I have two powered speakers with optical input. Can I buy two Pros - optical to each - and run from the app as one stereo pair?
Thank you.
I'm assuming they are not a 'pair' as such, just two standalone speakers?

You could group the pros in the wiim app and set one to output the left channel and the other the right.
Minis might also do, but depends on whether you specifically want pros for their extra functionality etc.
See screenshot - note the L and R at the end of the volume sliders. Press those to cycle theough the options (L, R, LR).
A group is limited to 48khz sample rate I believe, if that matters to you.
Note also that a group introduces a delay from the original source - not an issue for audio only, but if your source was, say, optical in from a tv then you'd have lip sync issues.

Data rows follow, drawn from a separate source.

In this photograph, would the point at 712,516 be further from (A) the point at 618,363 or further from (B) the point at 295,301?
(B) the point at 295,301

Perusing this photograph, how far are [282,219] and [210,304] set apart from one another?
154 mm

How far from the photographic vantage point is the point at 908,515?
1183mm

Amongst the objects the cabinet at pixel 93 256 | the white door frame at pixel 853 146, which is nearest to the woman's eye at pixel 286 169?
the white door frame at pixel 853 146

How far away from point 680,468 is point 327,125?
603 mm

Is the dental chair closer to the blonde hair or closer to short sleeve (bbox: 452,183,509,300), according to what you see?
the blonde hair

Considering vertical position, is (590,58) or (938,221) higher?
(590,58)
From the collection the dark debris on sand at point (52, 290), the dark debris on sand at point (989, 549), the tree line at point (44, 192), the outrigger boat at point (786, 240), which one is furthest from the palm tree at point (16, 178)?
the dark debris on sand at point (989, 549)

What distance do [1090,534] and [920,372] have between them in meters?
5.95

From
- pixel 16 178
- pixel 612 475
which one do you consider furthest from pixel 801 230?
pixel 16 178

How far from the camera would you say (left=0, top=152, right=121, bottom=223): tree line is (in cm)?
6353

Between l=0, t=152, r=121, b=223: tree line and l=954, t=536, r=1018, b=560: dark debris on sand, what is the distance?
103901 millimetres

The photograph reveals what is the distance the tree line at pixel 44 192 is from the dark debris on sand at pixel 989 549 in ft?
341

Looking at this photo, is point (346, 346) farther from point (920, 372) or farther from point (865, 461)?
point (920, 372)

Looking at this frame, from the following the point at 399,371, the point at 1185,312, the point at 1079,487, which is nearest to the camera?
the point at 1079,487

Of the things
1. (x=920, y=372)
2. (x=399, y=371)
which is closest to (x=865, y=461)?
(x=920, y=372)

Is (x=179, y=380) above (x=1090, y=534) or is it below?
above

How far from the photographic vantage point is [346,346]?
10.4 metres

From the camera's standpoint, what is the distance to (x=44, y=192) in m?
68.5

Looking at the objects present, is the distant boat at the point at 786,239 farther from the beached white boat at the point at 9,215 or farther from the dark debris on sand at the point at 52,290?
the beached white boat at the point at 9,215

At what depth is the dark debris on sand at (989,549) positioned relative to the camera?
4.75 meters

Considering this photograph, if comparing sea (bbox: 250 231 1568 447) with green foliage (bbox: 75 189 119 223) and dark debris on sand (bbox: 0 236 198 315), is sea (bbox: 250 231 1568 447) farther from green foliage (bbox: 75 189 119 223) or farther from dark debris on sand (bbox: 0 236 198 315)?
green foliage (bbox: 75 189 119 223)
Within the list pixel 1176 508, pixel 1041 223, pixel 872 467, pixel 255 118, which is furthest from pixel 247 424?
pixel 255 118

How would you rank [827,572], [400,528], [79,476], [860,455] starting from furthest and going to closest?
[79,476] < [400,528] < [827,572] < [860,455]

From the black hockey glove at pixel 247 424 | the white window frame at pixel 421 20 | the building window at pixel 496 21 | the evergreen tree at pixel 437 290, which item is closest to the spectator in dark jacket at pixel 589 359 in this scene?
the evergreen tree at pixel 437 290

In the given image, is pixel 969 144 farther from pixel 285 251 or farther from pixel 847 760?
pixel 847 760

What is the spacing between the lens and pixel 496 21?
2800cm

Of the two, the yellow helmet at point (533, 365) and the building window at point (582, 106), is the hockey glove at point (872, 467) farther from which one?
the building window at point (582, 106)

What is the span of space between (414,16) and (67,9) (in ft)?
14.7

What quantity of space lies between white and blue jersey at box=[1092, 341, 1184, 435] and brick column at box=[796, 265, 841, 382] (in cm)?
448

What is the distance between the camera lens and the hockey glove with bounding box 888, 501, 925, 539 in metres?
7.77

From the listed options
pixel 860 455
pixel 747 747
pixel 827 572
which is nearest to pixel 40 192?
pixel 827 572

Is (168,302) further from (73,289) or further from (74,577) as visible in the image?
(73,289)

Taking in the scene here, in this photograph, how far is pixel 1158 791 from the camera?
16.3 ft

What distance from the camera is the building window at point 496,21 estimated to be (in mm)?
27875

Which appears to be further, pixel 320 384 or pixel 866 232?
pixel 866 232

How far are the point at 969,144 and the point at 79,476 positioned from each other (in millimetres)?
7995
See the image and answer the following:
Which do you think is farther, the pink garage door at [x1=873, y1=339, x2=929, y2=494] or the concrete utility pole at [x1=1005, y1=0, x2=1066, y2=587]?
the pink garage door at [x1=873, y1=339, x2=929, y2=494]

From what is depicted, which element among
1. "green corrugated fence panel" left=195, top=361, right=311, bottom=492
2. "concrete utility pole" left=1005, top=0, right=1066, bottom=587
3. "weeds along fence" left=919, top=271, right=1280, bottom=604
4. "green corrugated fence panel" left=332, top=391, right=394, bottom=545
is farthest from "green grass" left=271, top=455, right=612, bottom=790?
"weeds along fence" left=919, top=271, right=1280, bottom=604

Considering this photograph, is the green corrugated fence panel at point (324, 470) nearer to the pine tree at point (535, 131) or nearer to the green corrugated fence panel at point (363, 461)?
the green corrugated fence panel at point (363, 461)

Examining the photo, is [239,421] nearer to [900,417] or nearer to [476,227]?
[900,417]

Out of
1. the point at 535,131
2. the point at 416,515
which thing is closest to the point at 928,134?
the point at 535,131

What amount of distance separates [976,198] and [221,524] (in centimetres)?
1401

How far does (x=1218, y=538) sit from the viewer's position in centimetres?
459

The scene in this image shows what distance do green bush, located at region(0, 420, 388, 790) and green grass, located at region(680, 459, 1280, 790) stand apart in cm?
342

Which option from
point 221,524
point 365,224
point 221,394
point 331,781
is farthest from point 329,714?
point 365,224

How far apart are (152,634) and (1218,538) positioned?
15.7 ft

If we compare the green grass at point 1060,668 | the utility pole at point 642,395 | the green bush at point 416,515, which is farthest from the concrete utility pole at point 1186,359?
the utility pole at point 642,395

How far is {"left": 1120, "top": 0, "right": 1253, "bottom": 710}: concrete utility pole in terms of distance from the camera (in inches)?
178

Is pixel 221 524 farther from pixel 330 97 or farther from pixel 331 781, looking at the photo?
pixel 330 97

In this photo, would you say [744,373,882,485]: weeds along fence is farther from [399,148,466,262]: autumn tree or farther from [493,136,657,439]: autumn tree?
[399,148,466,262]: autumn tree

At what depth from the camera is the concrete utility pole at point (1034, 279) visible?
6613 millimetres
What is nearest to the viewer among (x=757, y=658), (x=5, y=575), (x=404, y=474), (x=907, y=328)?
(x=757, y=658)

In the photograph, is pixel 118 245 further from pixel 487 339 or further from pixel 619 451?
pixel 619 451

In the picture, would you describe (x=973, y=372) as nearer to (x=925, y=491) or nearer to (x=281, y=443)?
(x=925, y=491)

Screenshot_20240922-080140_WiiM Home.jpg
 
I'm assuming they are not a 'pair' as such, just two standalone speakers?

You could group the pros in the wiim app and set one to output the left channel and the other the right.
Minis might also do, but depends on whether you specifically want pros for their extra functionality etc.
See screenshot - note the L and R at the end of the volume sliders. Press those to cycle theough the options (L, R, LR).
A group is limited to 48khz sample rate I believe, if that matters to you.
Note also that a group introduces a delay from the original source - not an issue for audio only, but if your source was, say, optical in from a tv then you'd have lip sync issues.

View attachment 11979
Thank you very much. Weird they get restricted to 48Khz tho. 🤷‍♂️
 
Weird they get restricted to 48K
My thoughts...

Not really.
Multi room audio is probably not going to be a critical listening session.
Even if you were doing criticlal listening in one room while subjecting the rest of the household to your choice of music, I'd argue that 48khz is more than capable of providing an exquisite listening experience.

Now consider network bandwidth.
192khz is 4* the data rate of 48khz.
Now put 6 wiims in a group.
And have them all on wifi rather than ethernet.

And watch the complaints flood in 'cos multiroom audio "doesn't work".